[Description of the task]
Omitting every picture, copy the lines from the one that contains "BOSTON TERRIER Rare" through the last line of the records below, exactly and with nothing added.

[Dataset excerpts]
********************
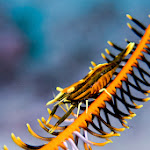 Shrimp in feather sea star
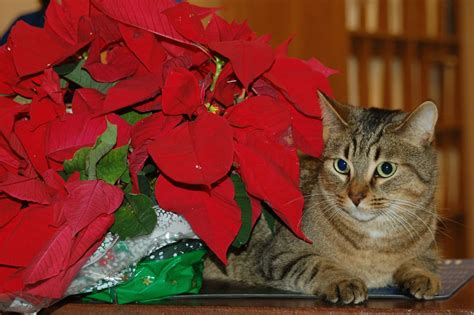 are christmas trees poisonous to cats 6 plants that are toxic for cats and dogs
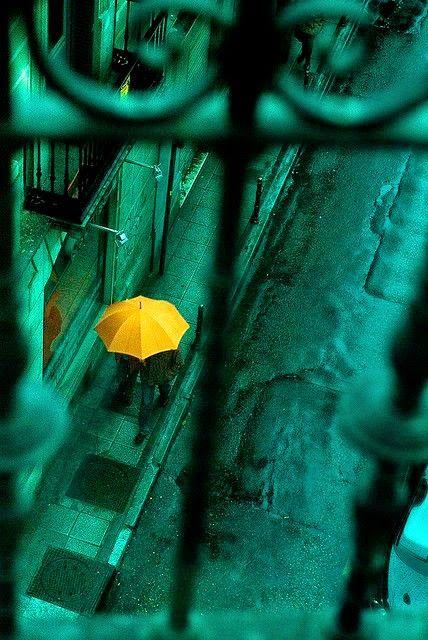 - Rainy Day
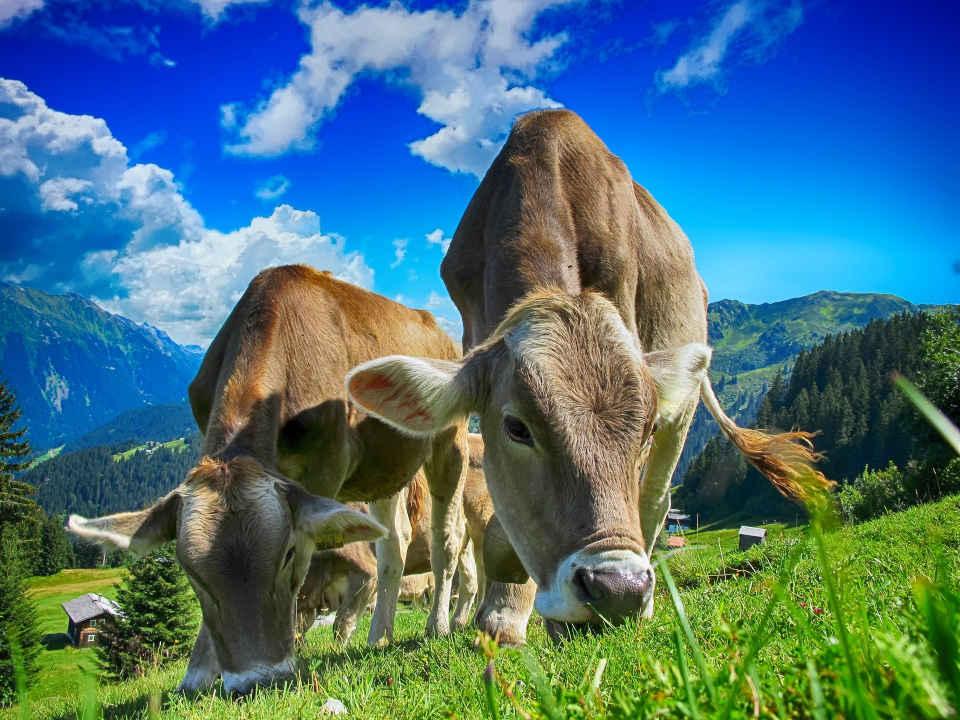 IOTA Future Farm Konsortium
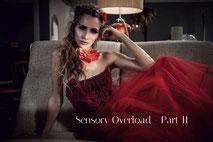 Sensory Overload - Part II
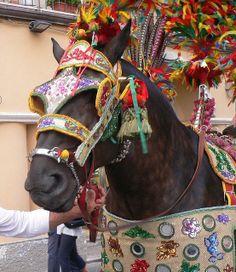 Taormina folk (Sicilian cart) by Luigi FDV, via Flickr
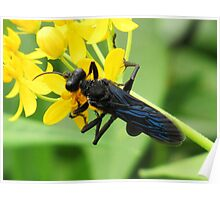 Black Wasp Poster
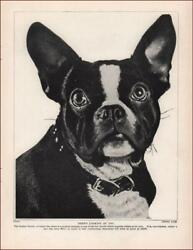 BOSTON TERRIER Rare Breed at This Time vintage print authentic 1935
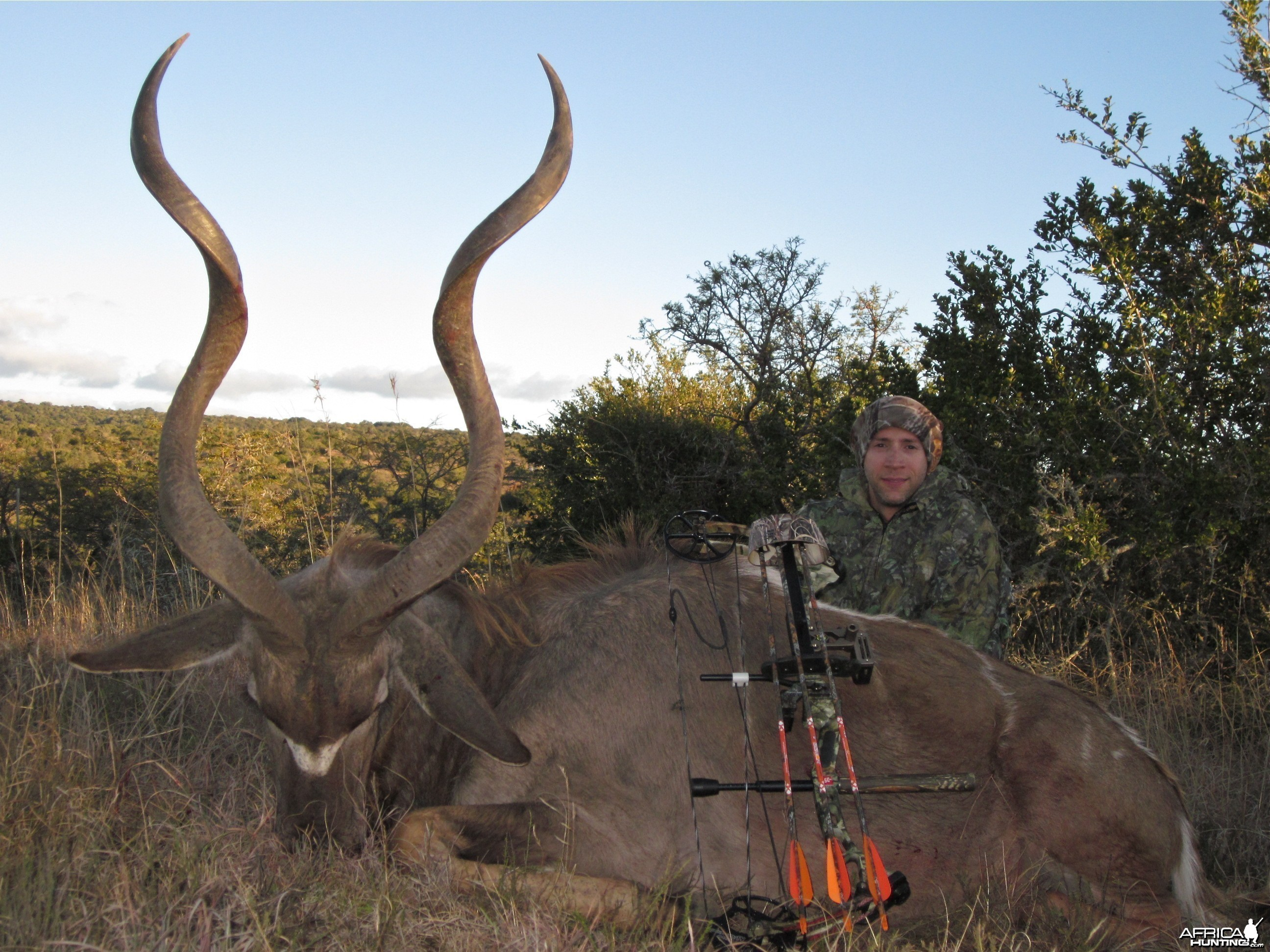 Eastern Cape Kudu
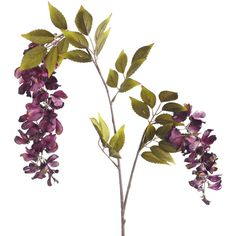 Pier One Faux Hanging Sweet Pea Stem - Purple ($4.38) ❤ liked on Polyvore featuring home, home decor, floral decor, fillers, flowers, backgrounds, nature, plants, flower home decor and purple home decor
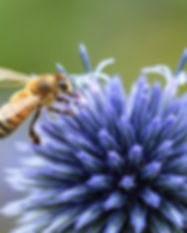 abeille50.jpg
********************
[Exercise answer]
 BOSTON TERRIER Rare Breed at This Time vintage print authentic 1935
 Eastern Cape Kudu
 Pier One Faux Hanging Sweet Pea Stem - Purple ($4.38) ❤ liked on Polyvore featuring home, home decor, floral decor, fillers, flowers, backgrounds, nature, plants, flower home decor and purple home decor
 abeille50.jpg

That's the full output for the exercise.